EXTRACTED INFORMATION ::
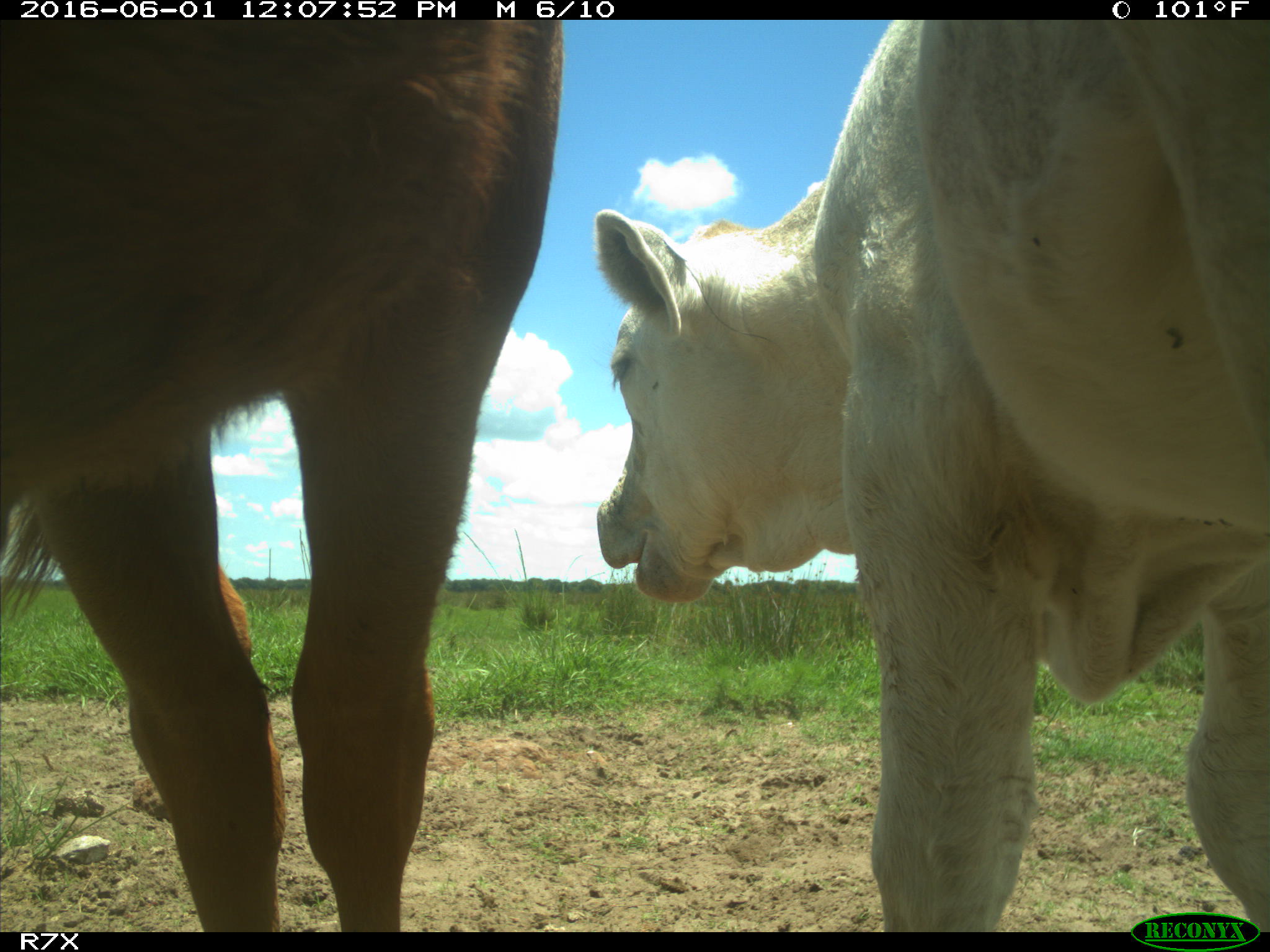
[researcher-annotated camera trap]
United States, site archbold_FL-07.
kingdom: Animalia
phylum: Chordata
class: Mammalia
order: Artiodactyla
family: Bovidae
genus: Bos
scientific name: Bos taurus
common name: domestic cow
Bos taurus (domestic cow).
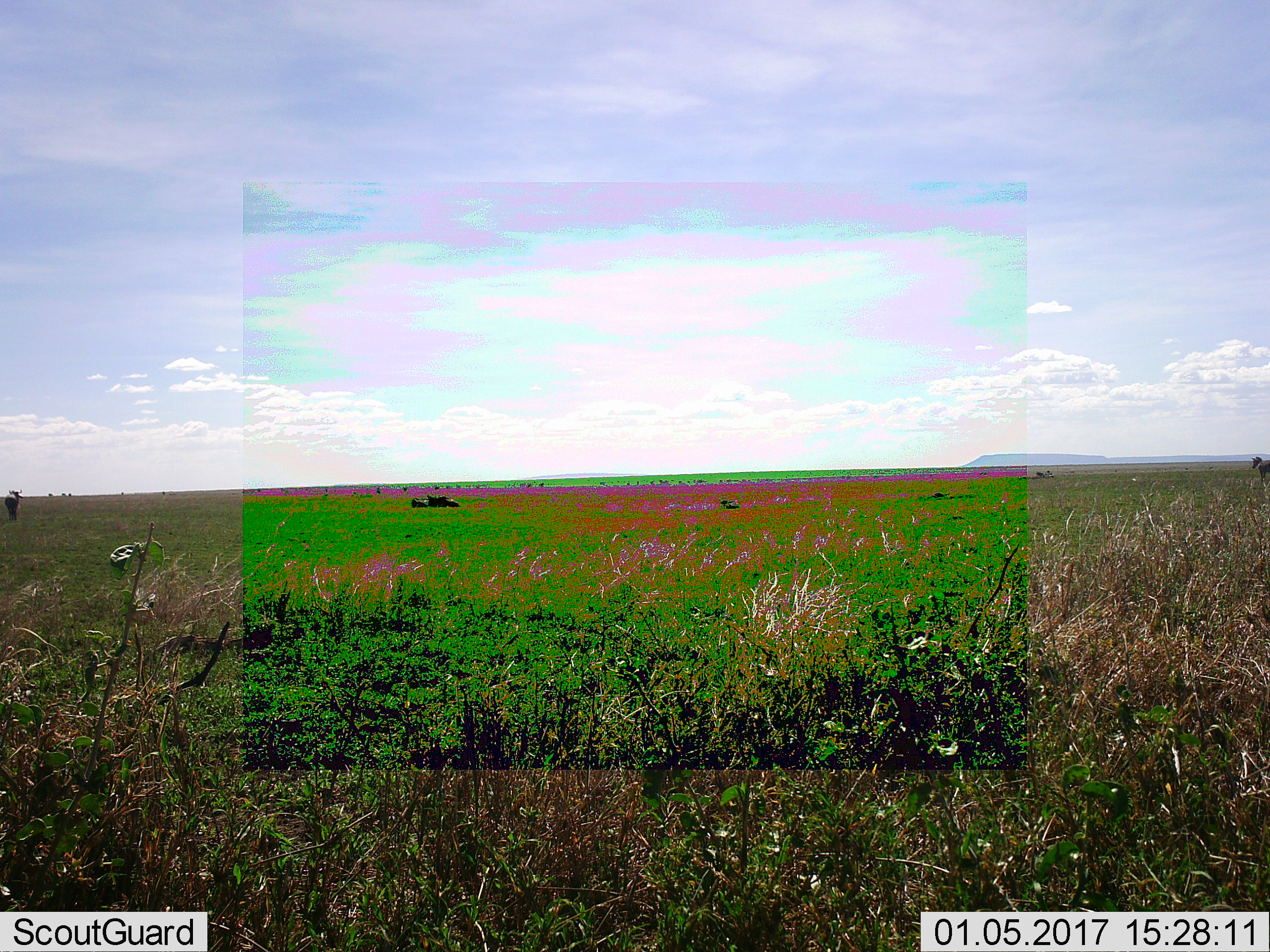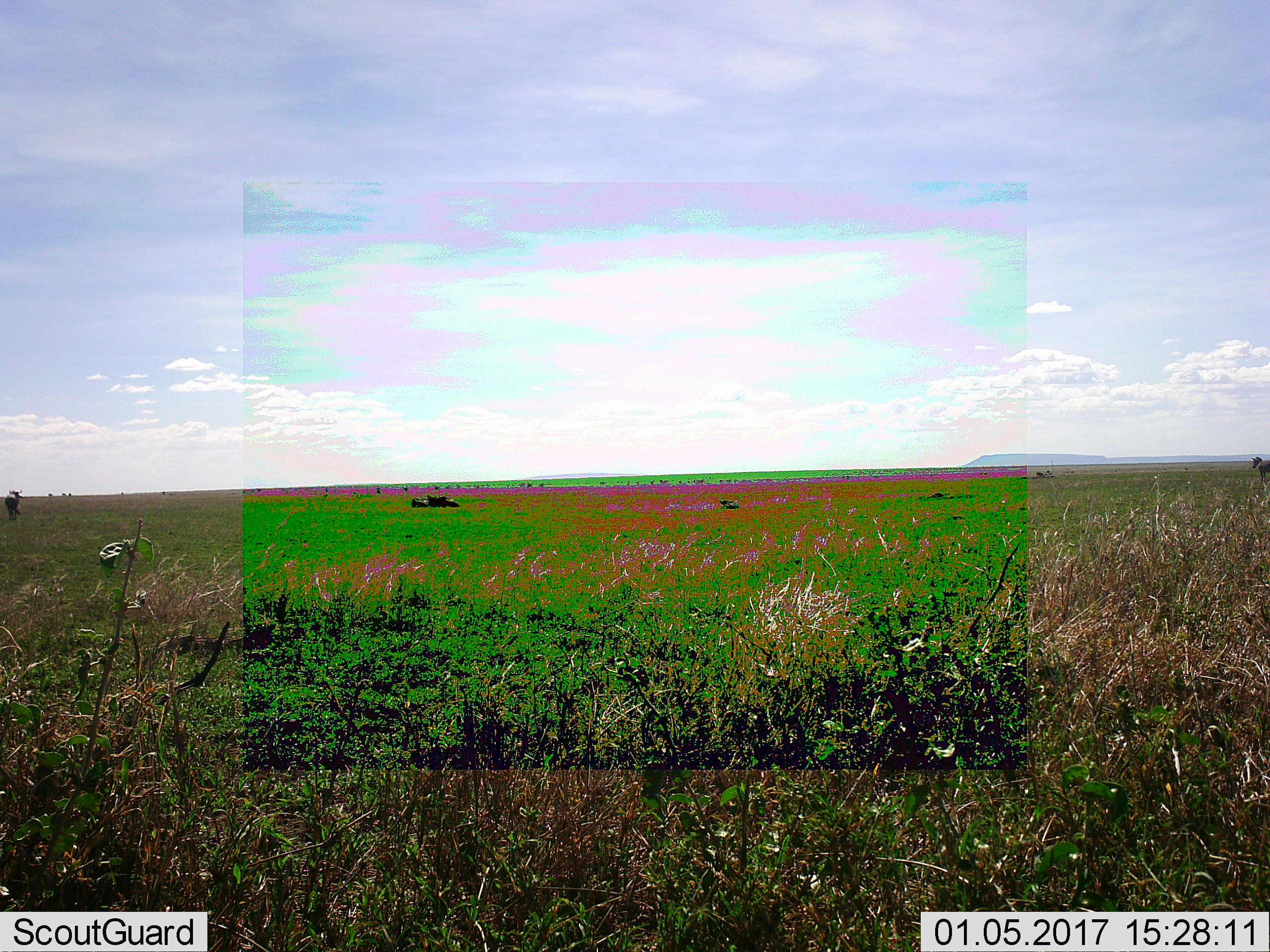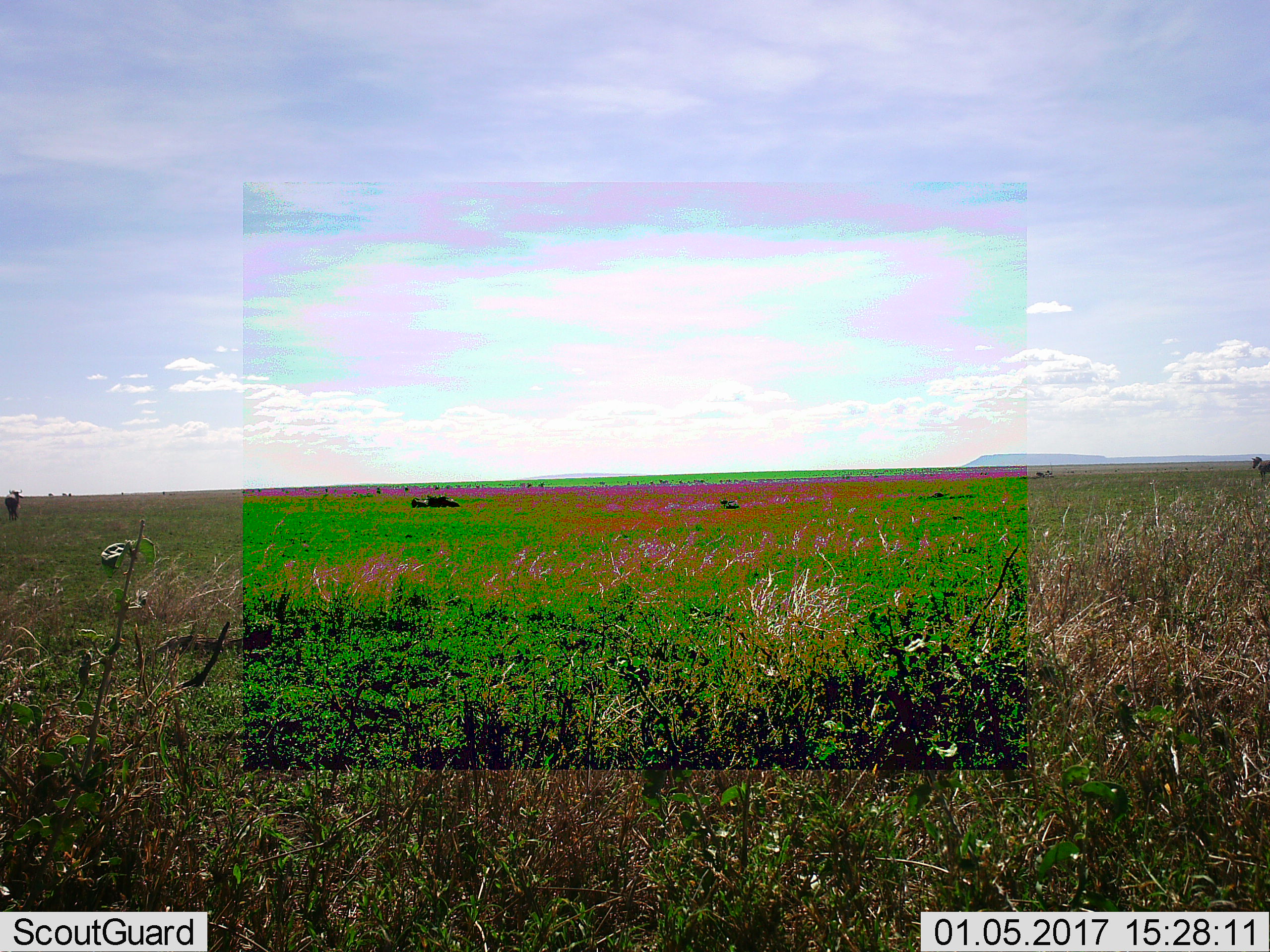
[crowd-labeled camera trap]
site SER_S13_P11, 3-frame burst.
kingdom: Animalia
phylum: Chordata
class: Mammalia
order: Artiodactyla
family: Bovidae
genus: Connochaetes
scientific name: Connochaetes taurinus taurinus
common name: blue wildebeest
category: wildebeestblue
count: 5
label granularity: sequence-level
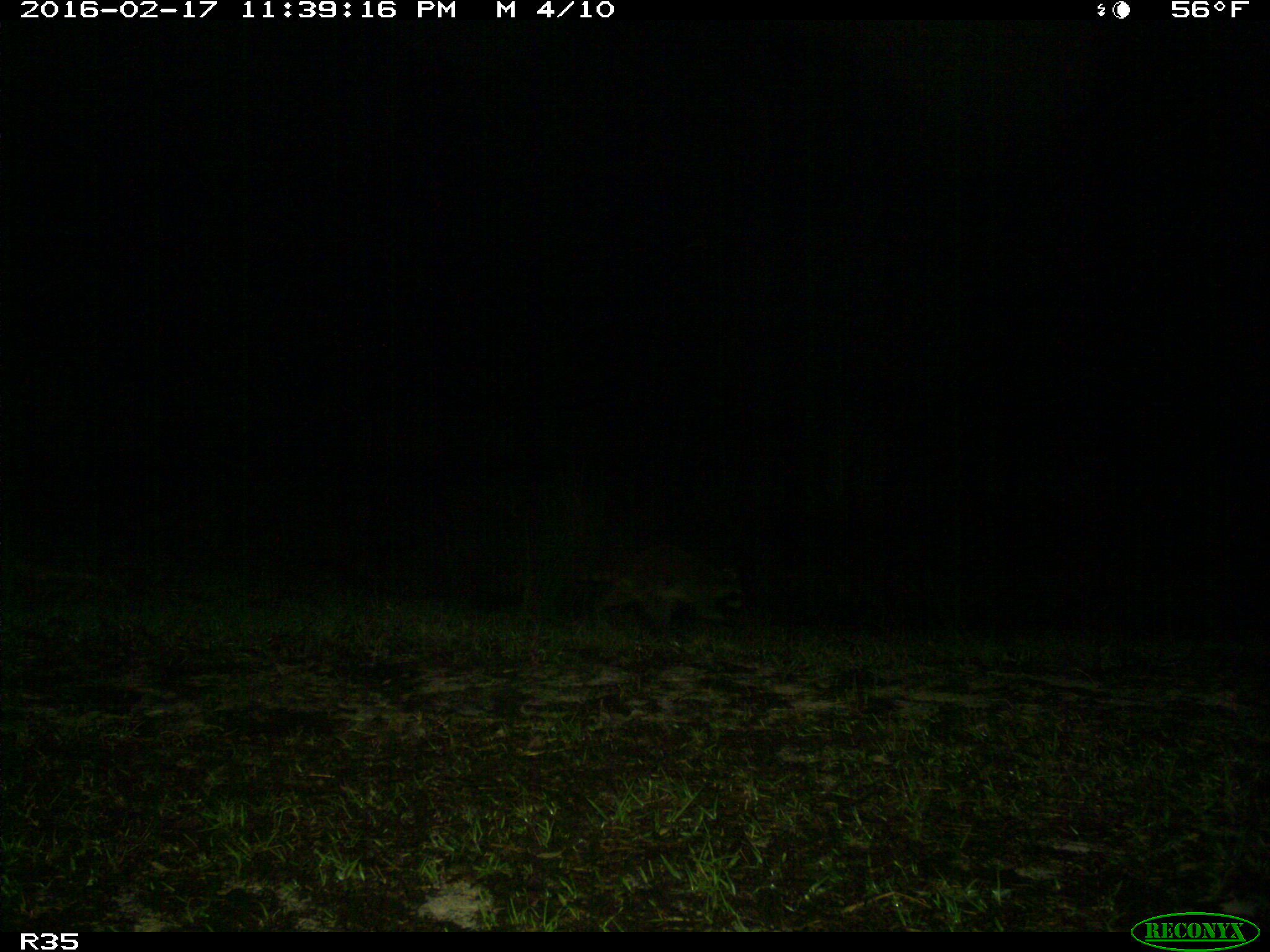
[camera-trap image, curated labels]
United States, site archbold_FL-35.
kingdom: Animalia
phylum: Chordata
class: Mammalia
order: Carnivora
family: Procyonidae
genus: Procyon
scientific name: Procyon lotor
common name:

EXERCISE PROMPT :: In the entries above, every line from the line with "scientific name: Bos taurus" to the line with "genus: Procyon" is to be printed exactly, with both ends included and pictures excluded.

RESPONSE TO THE TASK ::
scientific name: Bos taurus
common name: domestic cow
Bos taurus (domestic cow).
[crowd-labeled camera trap]
site SER_S13_P11, 3-frame burst.
kingdom: Animalia
phylum: Chordata
class: Mammalia
order: Artiodactyla
family: Bovidae
genus: Connochaetes
scientific name: Connochaetes taurinus taurinus
common name: blue wildebeest
category: wildebeestblue
count: 5
label granularity: sequence-level
[camera-trap image, curated labels]
United States, site archbold_FL-35.
kingdom: Animalia
phylum: Chordata
class: Mammalia
order: Carnivora
family: Procyonidae
genus: Procyon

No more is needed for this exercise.